Her still lifes and landscapes grace In-Town Gallery
One doesn’t have to look far in Chattanooga to find quality realist oil paintings, as is evidenced by some prolific work at In-Town Gallery. Gay Arthur’s latest series examines change and the effects of time with still life and landscape compositions, creatively preserving and celebrating the past.
A sensitive yet rough use of texture and light/shadow causes her work to have an organic painterly quality, while an acute attention to detail creates a nearly photographic level of realism.
Arthur waited to follow her dream of painting full time until she could retire from her career. She then went back to school, and graduated from UTC’s art department in 2003. “I was a late bloomer,” she tells us. “I didn’t go back to school until 1999, after being a dental hygienist for 35 years.”
She has always been artistic and enjoyed art. “I wanted to pursue it,” she says, “to take a four-year program that would build upon itself. I didn’t just want to take an adult class here and there—I wanted a degree in art, a concentration.”
“Over the years,” she continues, “I did take an isolated ceramics, watercolor, or drawing class—I took art classes throughout my adult life but I had never done oil painting until UTC, where I earned my bachelor’s in painting and drawing.”
She has worked as a full-time artist since school, though she still occasionally temps as a hygienist. Her first show was at Gold Leaf Design in 2004, and she became a member of In-Town Gallery in 2007, where, in addition to exhibiting her paintings, she hangs new art and does design work. Her art is displayed there year round, with new pieces being added at least every six months.
Arthur is also represented by JumpstART Artist Services, a creative agency that places art at various locations around town, such as law offices, city buildings, and the Chamber of Commerce.
When she was at school at UTC, in her senior year, the University was tearing down an old house and church to build what is now the engineering building. “I thought it was such a shame,” she says, “because it was a beautiful old home—there were many who lived in it, and it had such history.”

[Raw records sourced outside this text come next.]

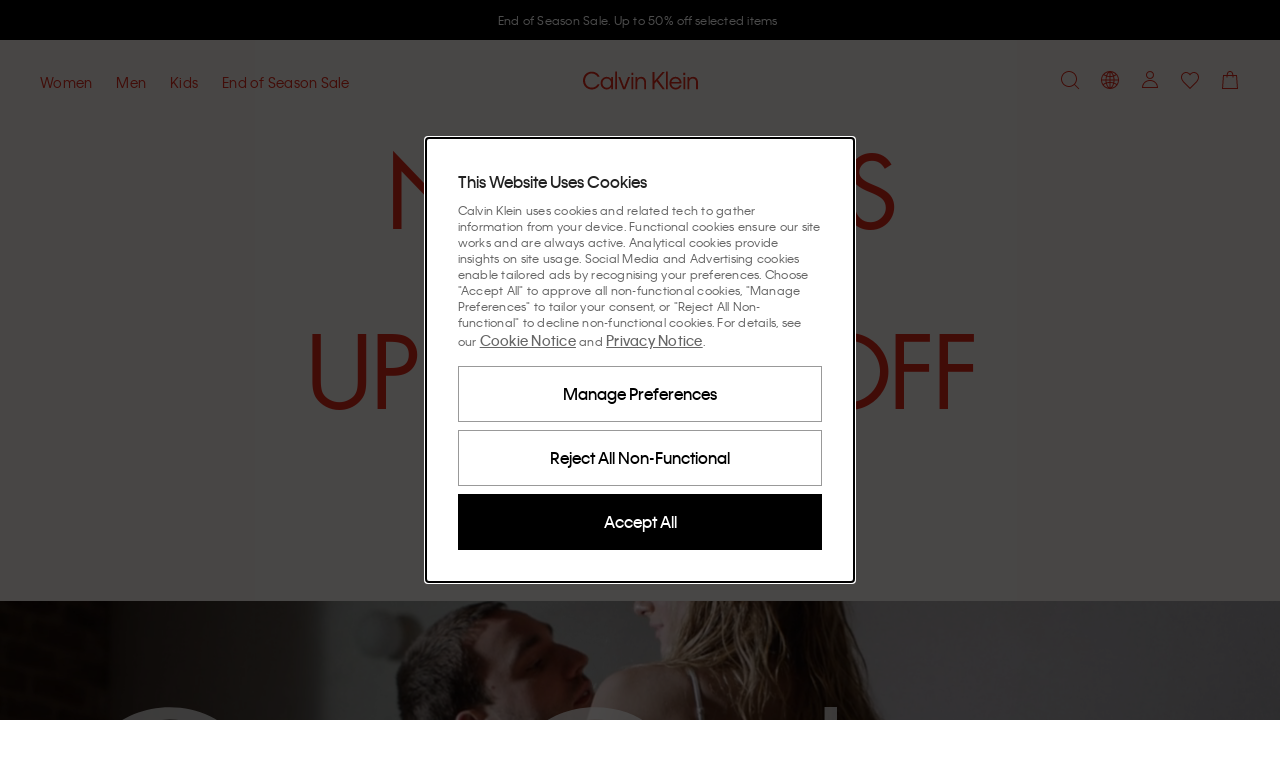

--- FILE ---
content_type: application/javascript
request_url: https://static-fe-live-prod.dtc-ecom.eu.calvinklein.com/prod/live/ck/browsesearch/active/_next/static/chunks/9252.b307f4dc0ef0e5a2.js
body_size: 227
content:
(self.webpackChunk_N_E=self.webpackChunk_N_E||[]).push([[9252],{9252:function(r,e,a){"use strict";a.r(e),a.d(e,{CmsBackground:function(){return p}});var o=a(42838),n=a(70865),s=a(52322),c=a(47842),t=a(40489),u=a(3377),d=a.n(u),k=function(r){var e,a=r.className,o=void 0===a?[]:a,n=r.compensateFooter,u=r.cssBackgroundValue,k=(0,t.Z)([o],(e={},(0,c.Z)(e,d().background,!0),(0,c.Z)(e,d().compensateFooter,n),e));return(0,s.jsx)("div",{style:{background:u},className:k,"data-testid":"Background-component"})},m=a(98067),g=a(75251),i=a(93274),p=function(r){var e=r.cmsData,a=r.className;try{return(0,s.jsx)(k,(0,n.Z)({className:a},(0,m.qT)(e)))}catch(c){return(0,o.Z)(c,Error)&&(0,g.k)({errorMessage:c.message,message:"Background mapperError",category:i.W.Code,severity:i.Z.Error}),null}}},3377:function(r){r.exports={background:"background_background__mHkxk",compensateFooter:"background_compensateFooter__d559i"}}}]);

“So, I took some pictures of it—it was across the street from the Fine Arts Building. That is how I got started with my nostalgia.”
Arthur saw in the newspaper that Wheland Foundry and U.S. Pipe were going to be demolished. She got permission to go on the grounds, wearing a hard hat and safety gear, and documented the decaying property with her digital camera. These images became source material for her next series of paintings.

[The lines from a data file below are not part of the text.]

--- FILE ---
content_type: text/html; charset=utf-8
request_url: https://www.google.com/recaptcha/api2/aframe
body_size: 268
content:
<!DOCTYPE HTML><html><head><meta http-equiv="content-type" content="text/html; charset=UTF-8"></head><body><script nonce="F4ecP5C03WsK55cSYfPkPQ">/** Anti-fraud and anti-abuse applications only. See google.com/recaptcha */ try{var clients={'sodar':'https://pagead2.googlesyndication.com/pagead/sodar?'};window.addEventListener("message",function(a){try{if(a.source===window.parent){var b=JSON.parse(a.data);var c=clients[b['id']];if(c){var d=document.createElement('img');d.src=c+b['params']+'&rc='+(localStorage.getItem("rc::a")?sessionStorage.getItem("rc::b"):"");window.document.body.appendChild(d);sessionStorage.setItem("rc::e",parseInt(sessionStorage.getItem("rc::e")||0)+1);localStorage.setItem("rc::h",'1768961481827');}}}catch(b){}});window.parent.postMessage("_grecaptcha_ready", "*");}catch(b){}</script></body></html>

“I became enthralled with the lines and angles and peeling paint and rust. So I painted those for a few years. I started painting articles that aren’t needed anymore, old typewriters, antique toys, things that are made of fabric that we grew up with that we don’t see anymore. I like to call it preserving the past in paint.”

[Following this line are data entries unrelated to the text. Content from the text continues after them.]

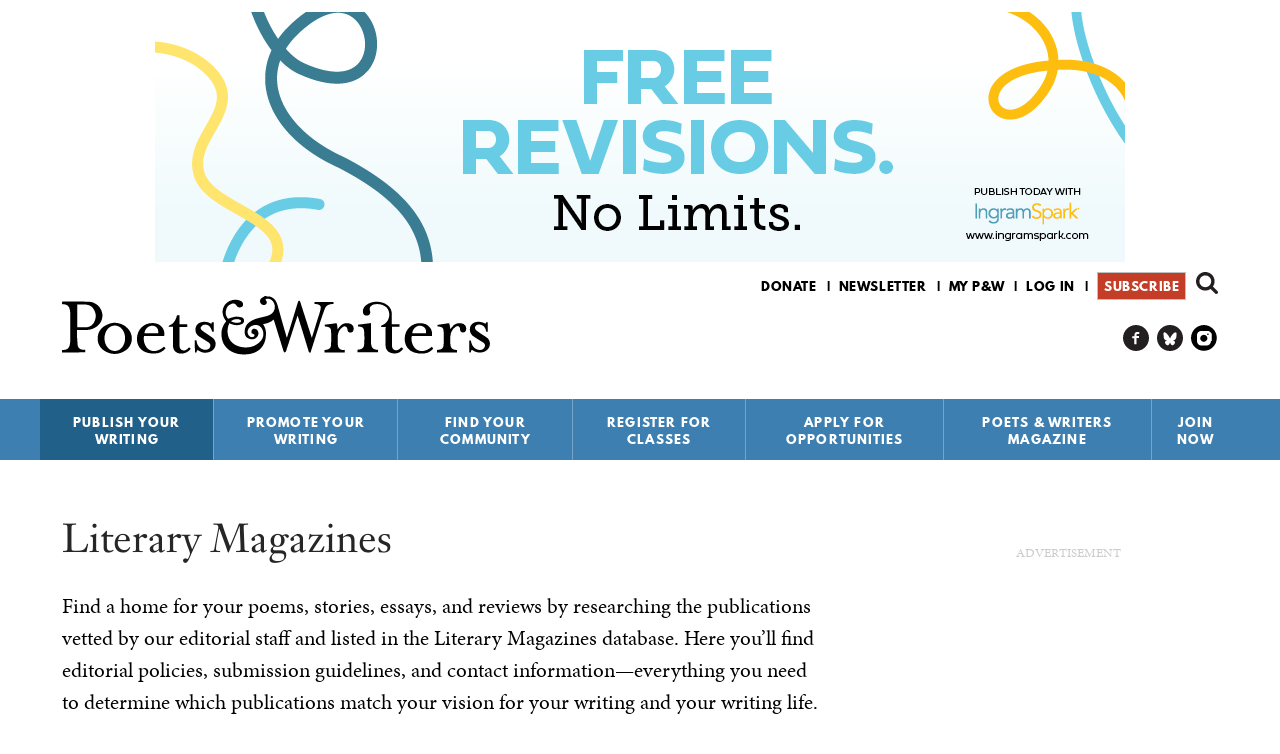

--- FILE ---
content_type: text/html; charset=utf-8
request_url: https://www.google.com/recaptcha/api2/aframe
body_size: 141
content:
<!DOCTYPE HTML><html><head><meta http-equiv="content-type" content="text/html; charset=UTF-8"></head><body><script nonce="43O3bx0ypwSk5RL_USivLg">/** Anti-fraud and anti-abuse applications only. See google.com/recaptcha */ try{var clients={'sodar':'https://pagead2.googlesyndication.com/pagead/sodar?'};window.addEventListener("message",function(a){try{if(a.source===window.parent){var b=JSON.parse(a.data);var c=clients[b['id']];if(c){var d=document.createElement('img');d.src=c+b['params']+'&rc='+(localStorage.getItem("rc::a")?sessionStorage.getItem("rc::b"):"");window.document.body.appendChild(d);sessionStorage.setItem("rc::e",parseInt(sessionStorage.getItem("rc::e")||0)+1);localStorage.setItem("rc::h",'1768454692156');}}}catch(b){}});window.parent.postMessage("_grecaptcha_ready", "*");}catch(b){}</script></body></html>

--- FILE ---
content_type: text/html; charset=utf-8
request_url: https://www.google.com/recaptcha/api2/aframe
body_size: -424
content:
<!DOCTYPE HTML><html><head><meta http-equiv="content-type" content="text/html; charset=UTF-8"></head><body><script nonce="abihnBwmapL_L3gHM7MFtg">/** Anti-fraud and anti-abuse applications only. See google.com/recaptcha */ try{var clients={'sodar':'https://pagead2.googlesyndication.com/pagead/sodar?'};window.addEventListener("message",function(a){try{if(a.source===window.parent){var b=JSON.parse(a.data);var c=clients[b['id']];if(c){var d=document.createElement('img');d.src=c+b['params']+'&rc='+(localStorage.getItem("rc::a")?sessionStorage.getItem("rc::b"):"");window.document.body.appendChild(d);sessionStorage.setItem("rc::e",parseInt(sessionStorage.getItem("rc::e")||0)+1);localStorage.setItem("rc::h",'1768454692156');}}}catch(b){}});window.parent.postMessage("_grecaptcha_ready", "*");}catch(b){}</script></body></html>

She painted a series in Italy, Spain, and Portugal, and one from a volunteer job in Peru. She does local landscapes of pleasing views of Greenway Farms, pet portraits, house portraits, and takes commissioned work.
“People choose the scene they want, and size of the painting. If someone is moving away, they sometimes want a picture of their old house.”
All of her paintings are done with oil on canvas. A lot of the work is very textural—she uses a palette knife extensively for mixing and for applying color to canvas. Her process involves lots of rubbing and scraping, and she uses many unconventional tools for mark-making—knives, spoons, forks, and even dog collars.
Arthur’s most recent series is entitled “The Fabric of Our Lives”. For this body of work, she used reference photos of clothing and fabric in a variety of situations—an American flag being folded by Marines, an old sewing machine, or clothing drying on a clothesline.
She is currently working on a series of negative space reversals, where the subject of the painting is the space surrounding an object—and is also available for commissions.